En revenant à la littérature fantastique, je souhaitais construire une oeuvre classique, intemporelle, qui laisserait une trace dans les mémoires. Donc je suis revenue aux grandes sources littéraires du mythe : le Dracula de Bram Stoker, revisité par Coppola au cinéma. Il était évident, dès lors, que mon héros, Donnadieu, serait un homme. J’avais aussi envie de changer de regard, de me renouveler, surprendre le lecteur et de me surprendre moi-même : on ne travaille bien que si l’on s’amuse ! Puis, dans les polars pour adultes que j’avais écrits, mon narrateur-enquêteur était un homme. J’ai donc conservé ce point de vue masculin sur le récit car je m’y étais sentie à l’aise.

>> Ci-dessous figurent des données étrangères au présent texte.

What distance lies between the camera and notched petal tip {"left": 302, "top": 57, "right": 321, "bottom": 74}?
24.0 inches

Utiliser l’Histoire quand on travaille sur le thème de l’immortalité est pour moi une évidence. Comme le héros ne meurt pas, on peut jouer avec les contenus de son inépuisable mémoire, le faire circuler d’une époque à l’autre, en faire le spectateur, cynique et souvent déçu, des périodes qu’il traverse, voire un acteur très impliqué dans la résolution d’un conflit, une sorte de deus ex machina…. Bref, le plonger dans le bouillon de l’Histoire et voir comment il se débrouille pour surnager.
Pour Le Dernier vampire, je me suis arrêtée sur cette séquence clé de la Révolution française qu’est la Terreur. Je songeais depuis des années à construire une intrigue qui se déroulerait pendant la Révolution, mais je ne voyais pas comment le faire. Je ne suis pas historienne, donc pas question de me lancer dans un roman historique pour une période aussi complexe.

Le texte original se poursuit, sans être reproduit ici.